Incognito Cartography is a series of three maps printed on fabric that consider the migration of over 70 million people from Europe to America in the period from 1850 to 1910 and its influence on cultural and colonial values in the Americas. This European migration took place simultaneously with the exhibition of people of non-European ethnicities within the context of colonial exhibitions and human zoos. The maps Exhibited and Public are composed of four elements:
- The Authagraph map (in black and yellow) by the designer and architect Hajime Narukawa. This recent map corrects the Mercator map that deformed the globe into a perfectly round shape and enlarged the Northern Hemisphere. Fraying and “skin” colored embroidery referencing notions of “race” intervene in both maps, symbolizing how the processes of migration and exhibition disseminated ideas of racialization and colonization like “civilizing-whiteness” and “savage-blackness.”
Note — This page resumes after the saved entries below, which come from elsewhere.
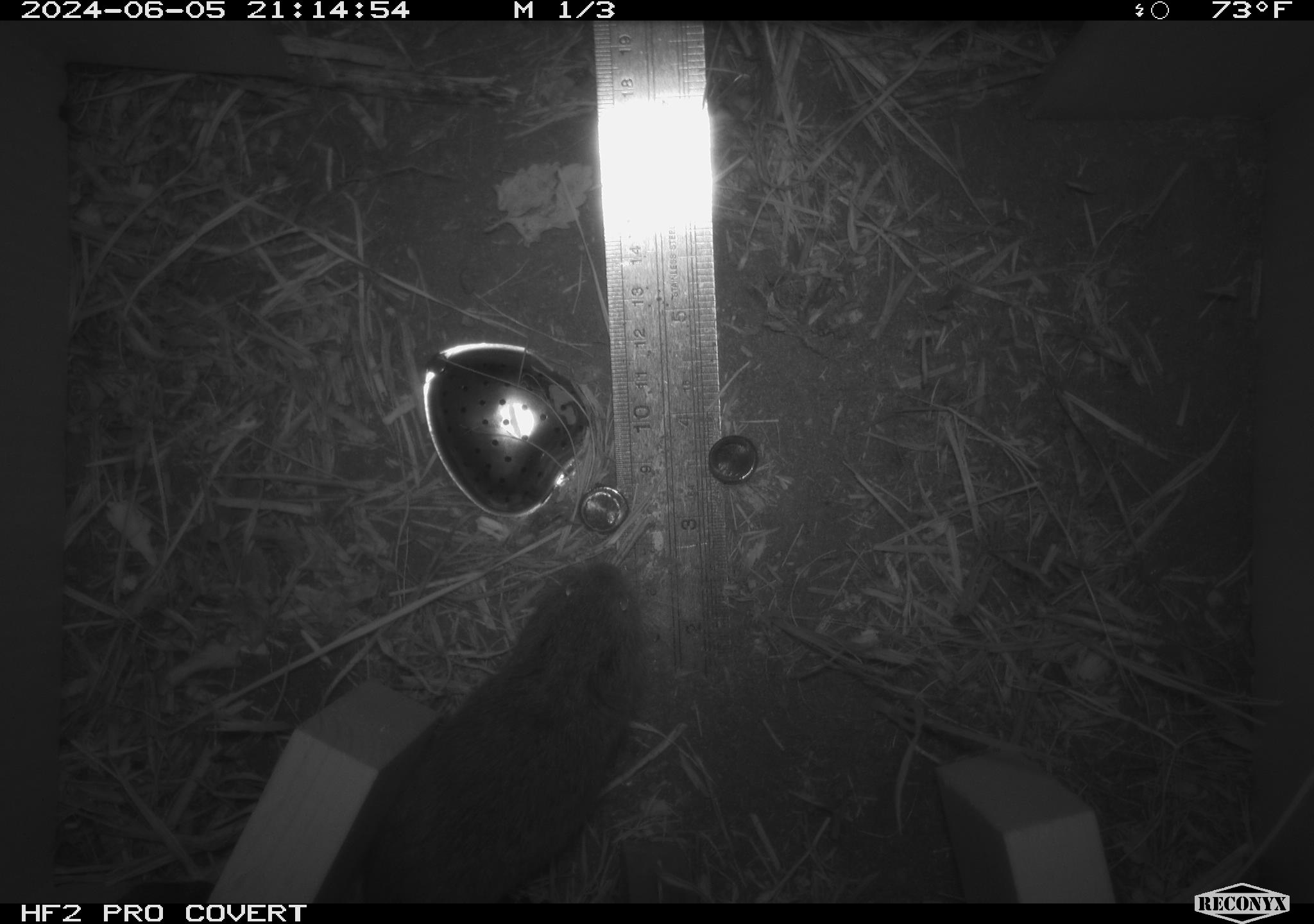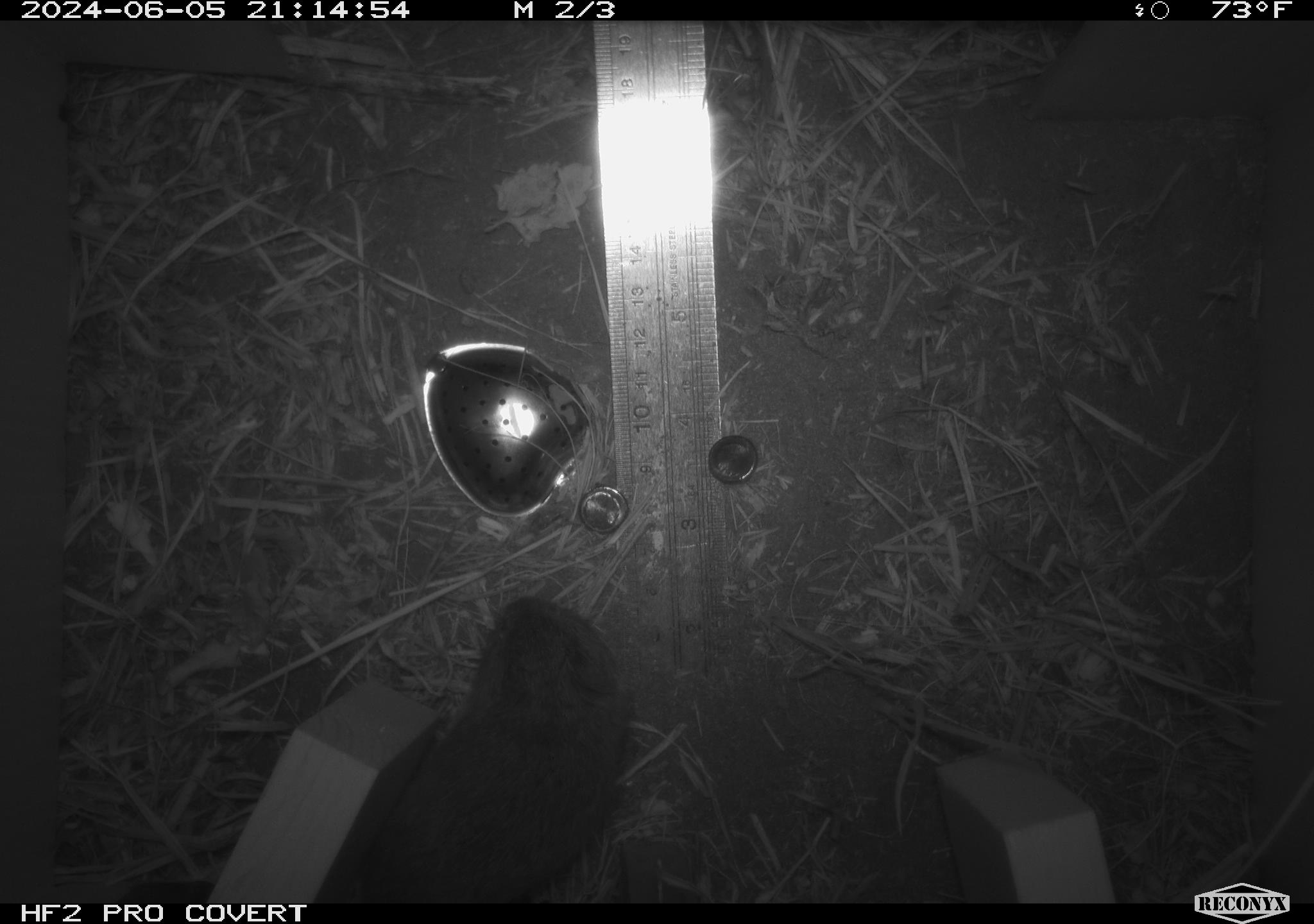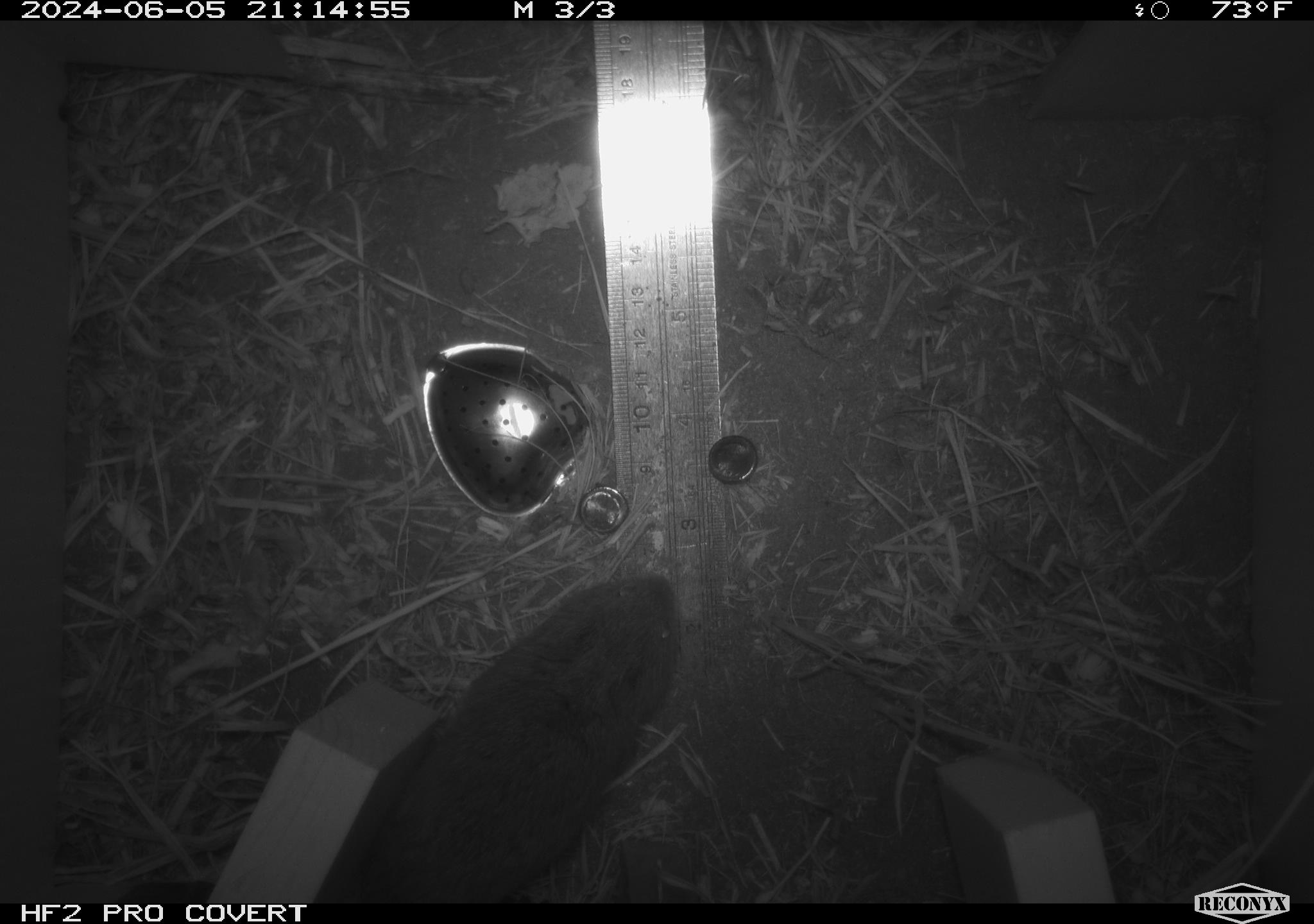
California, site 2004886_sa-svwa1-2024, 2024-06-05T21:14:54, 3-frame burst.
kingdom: Animalia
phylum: Chordata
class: Mammalia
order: Rodentia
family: Cricetidae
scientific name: Arvicolinae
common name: voles, lemmings, and muskrats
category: arvicolinae subfamily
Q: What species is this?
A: Arvicolinae subfamily (voles, lemmings, and muskrats) (Arvicolinae).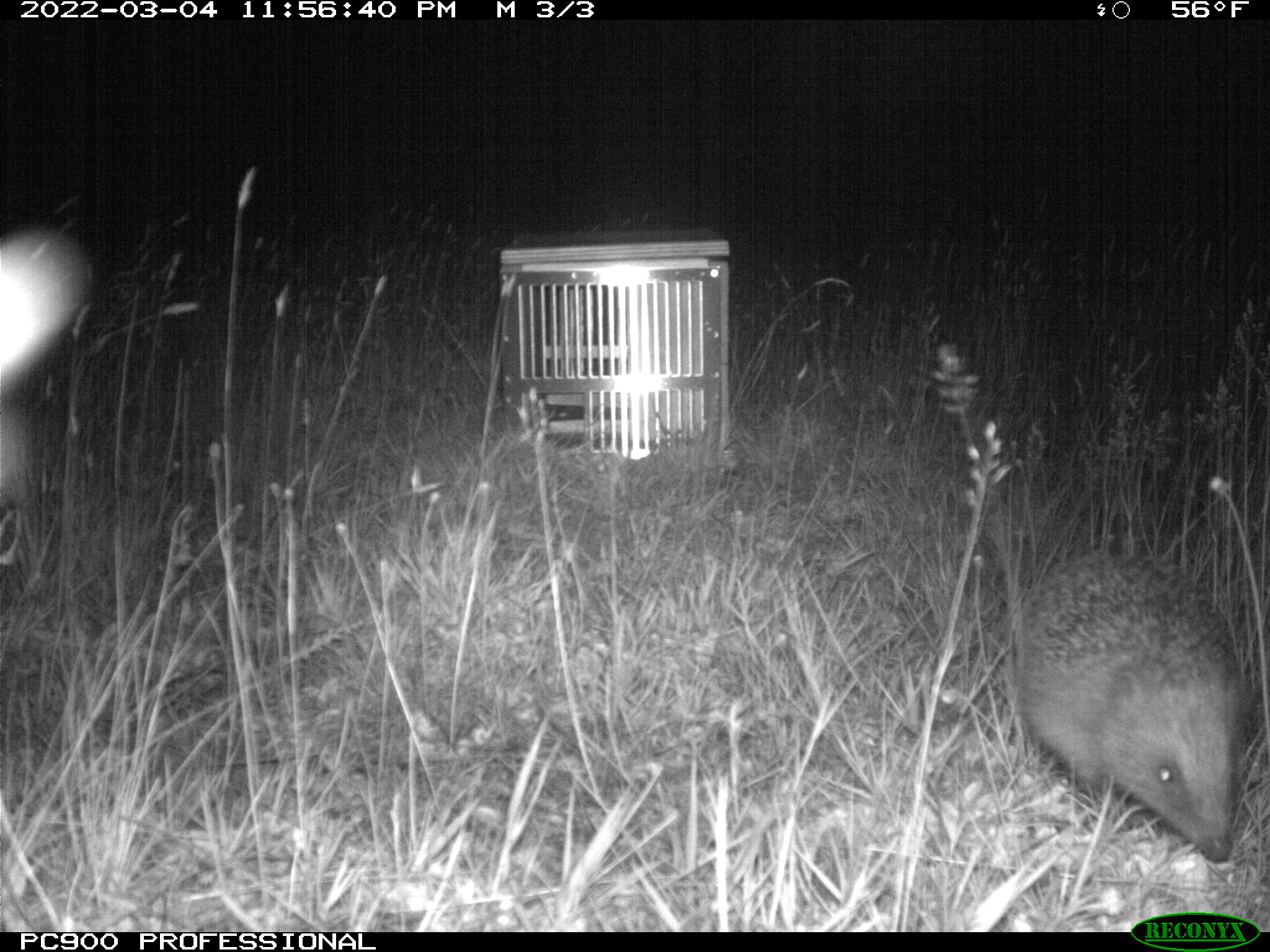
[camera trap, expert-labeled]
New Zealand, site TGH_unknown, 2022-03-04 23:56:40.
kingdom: Animalia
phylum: Chordata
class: Mammalia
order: Eulipotyphla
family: Erinaceidae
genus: Erinaceus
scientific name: Erinaceus europaeus europaeus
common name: european hedgehog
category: hedgehog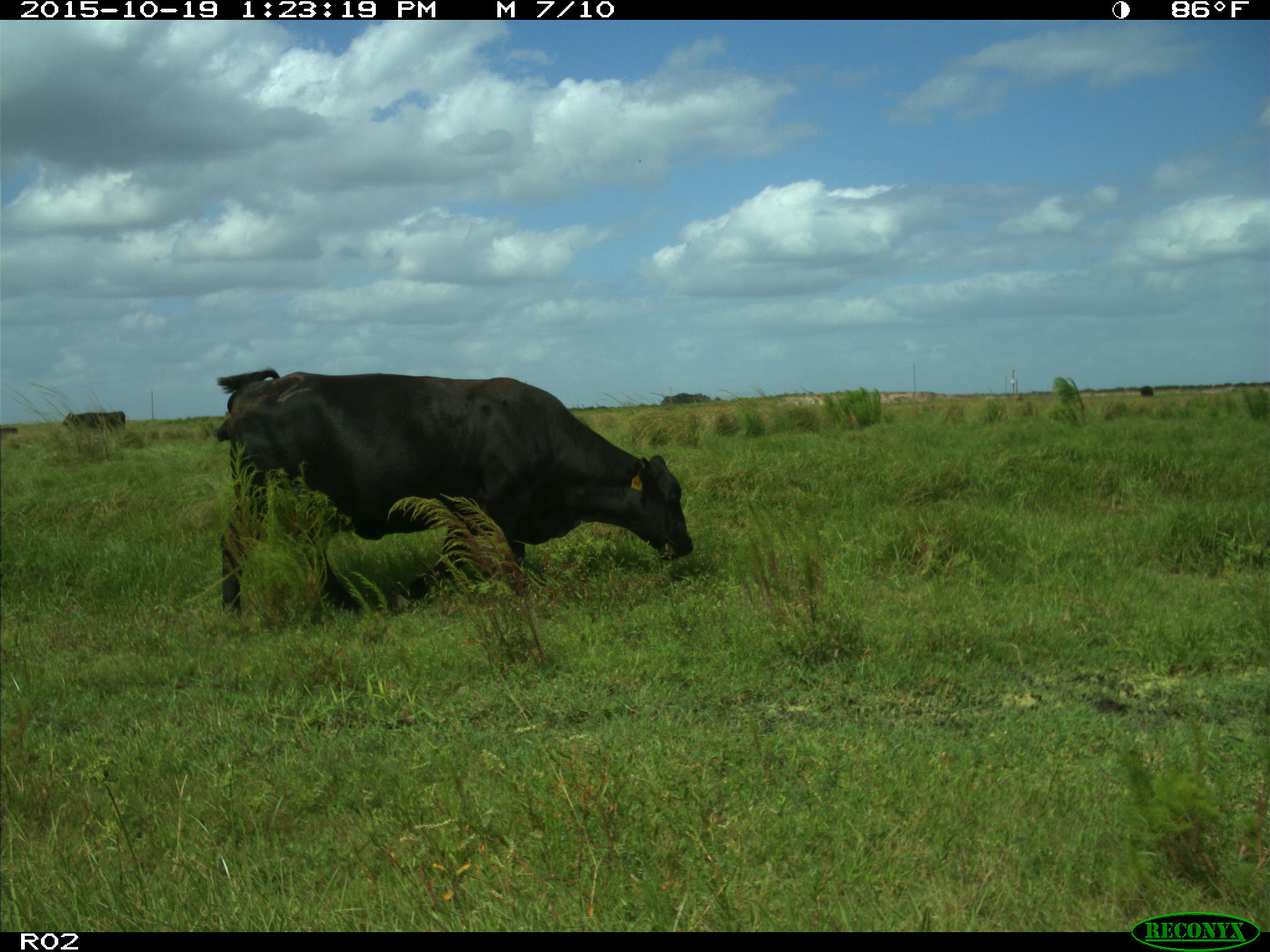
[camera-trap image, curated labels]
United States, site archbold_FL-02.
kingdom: Animalia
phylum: Chordata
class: Mammalia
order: Artiodactyla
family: Bovidae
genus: Bos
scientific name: Bos taurus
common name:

- The map Public points out the enormous migration from Europe to America. Voluspa Jarpa Studio’s research in archives from different regions of the Americas determined that 70 million people left Europe for the Americas over the course of only sixty years: between 1950–1910. This migration is one aspect of the social reconfiguration brought about by the Industrial Revolution, which attracted lower class individuals looking for better living conditions. In a counter stream of migration, native people in colonial areas were displaced to Europe to be exhibited in the human zoos.
- The map Exhibited indicates the names and place of origin of approximately 30,000 individuals who were exhibited between 1822 and 1958 in over seventy cities and nineteen countries in Europe and North America.
- The video projected on the map comprises fragments from archives and documentation on the exhibited persons such as photo albums and advertising posters.